Fault reactivation during Late-Jurassic-Early Cretaceous North Sea rifting appears to have migrated outwards from the rift centre. Faults in the Viking Graben were active during the early stages of this rift phase, in the Middle-Late Jurassic, while faults on the Horda Platform towards the east were reactivated later, in the Late Jurassic-Early Cretaceous (Bell et al., 2014). The Mid-Cretaceous reactivation of onshore faults, even further to the east, might thus be a continuation of this trend. The Late Triassic-Early Jurassic inter-rift fault activity observed onshore, on the other hand, cannot easily be linked to offshore rifting. However, recent studies as part of the MultiRift project have revealed significant inter-rift fault movement also in the northern North Sea, offshore western Norway (Refvem, 2016; Deng et al., in review). A closer look at offshore fault activity through time might thus reveal that onshore and offshore tectonics are not diachronous after all.
References:
Bell, R.E., Jackson, C.A.-L., Whipp, P.S. & Clements, B. (2014) Strain migration during multiphase extension: observations from the northern North Sea. Tectonics 33, 1936-1963.
Davids, C., Wemmer, K., Zwingmann, H., Kohlmann, F., Jacobs, J. & Bergh, S.G. (2013) K–Ar illite and apatite fission track constraints on brittle faulting and the evolution of the northern Norwegian passive margin. Tectonophysics 608, 196-211.
Deng, C., Fossen, H., Gawthorpe, R.L., Rotevatn, A., Jackson, C.A.-L. & Fazli Khani, H. (in review) Structural evolution during multiphase rifting: Oseberg area, northern North Sea.

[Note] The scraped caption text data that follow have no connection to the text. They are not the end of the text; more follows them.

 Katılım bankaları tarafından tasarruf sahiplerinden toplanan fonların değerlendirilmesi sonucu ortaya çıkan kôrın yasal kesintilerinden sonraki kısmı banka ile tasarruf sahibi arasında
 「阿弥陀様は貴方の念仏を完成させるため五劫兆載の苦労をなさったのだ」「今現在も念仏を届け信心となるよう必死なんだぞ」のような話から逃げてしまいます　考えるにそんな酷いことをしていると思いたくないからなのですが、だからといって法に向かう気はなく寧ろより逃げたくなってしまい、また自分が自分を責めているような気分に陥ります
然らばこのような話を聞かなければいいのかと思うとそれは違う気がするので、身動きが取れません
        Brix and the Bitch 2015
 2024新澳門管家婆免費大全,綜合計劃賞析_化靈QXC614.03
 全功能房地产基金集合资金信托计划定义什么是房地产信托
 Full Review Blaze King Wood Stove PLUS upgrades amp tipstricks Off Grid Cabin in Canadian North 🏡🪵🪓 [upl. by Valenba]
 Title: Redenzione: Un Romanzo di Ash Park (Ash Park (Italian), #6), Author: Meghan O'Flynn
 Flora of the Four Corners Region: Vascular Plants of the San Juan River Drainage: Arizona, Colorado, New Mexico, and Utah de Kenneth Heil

Ksienzyk, A.K., Wemmer, K., Jacobs, J., Fossen, H., Schomberg, A.C., Süssenberger, A., Lünsdorf, N.K. & Bastesen, E. (in press) Post-Caledonian brittle deformation in the Bergen area, West Norway: results from K-Ar illite fault gouge dating. Norwegian Journal of Geology.
Refvem, M.A. (2016) Spatial and temporal evolution of fault arrays on the northren Utsira High, northern North Sea. MSc thesis, University of Bergen, 75 pp.

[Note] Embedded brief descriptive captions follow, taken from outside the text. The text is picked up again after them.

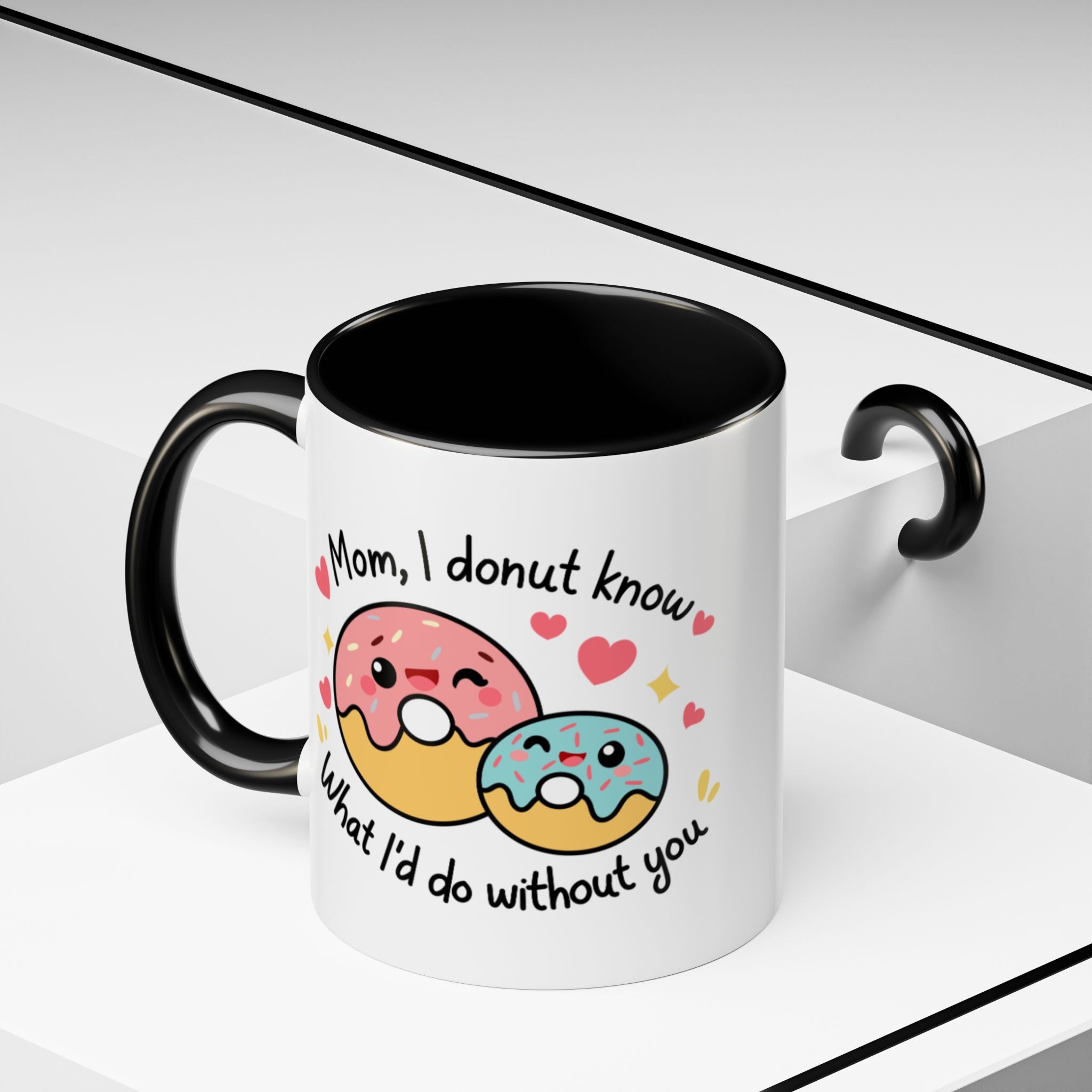 Mother's Day Coffee Mug, Mom I donut know what I'd do without you Coffee Mug 11 and 15 oz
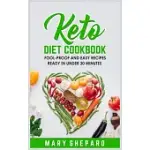 KETO DIET COOKBOOK: FOOL-PROOF AND EASY RECIPES READY IN UNDER 30 MINUTES. SAVE MONEY AND TIME, LOSE WEIGHT, BURN FAT AND RESET METABOLISM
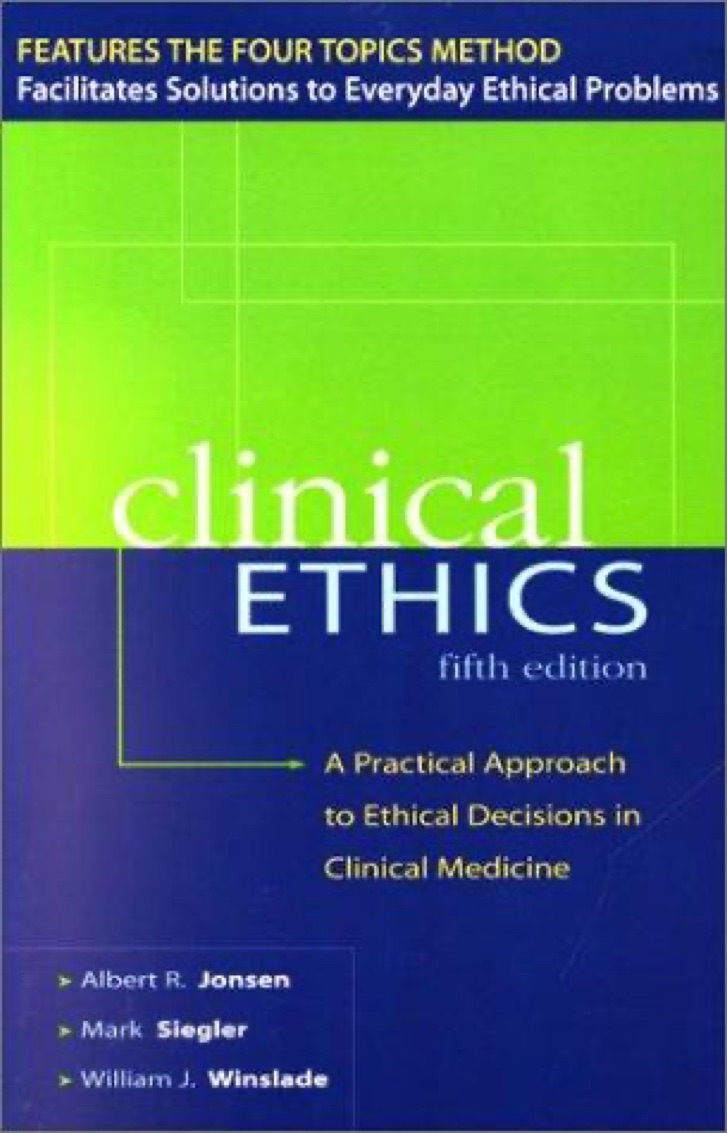 Cover of Clinical Ethics: A Practical Approach to Ethical Decisions in Clinical Medicine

Torgersen, E., Viola, G., Zwingmann, H. & Harris, C. (2014) Structural and temporal evolution of a reactivated brittle–ductile fault – Part II: Timing of fault initiation and reactivation by K–Ar dating of synkinematic illite/muscovite. Earth and Planetary Science Letters 407, 221-233.
Torgersen, E., Viola, G., Zwingmann, H. & Henderson, I.H.C. (2015) Inclined K–Ar illite age spectra in brittle fault gouges: effects of fault reativation and wall-rock contamination. Terra Nova 27, 106-113.
Viola, G., Scheiber, T., Fredin, O., Zwingmann, H., Margreth, A. & Knies, J. (in press) Deconvoluting complex structural histories archived in brittle fault zones. Nature Communications.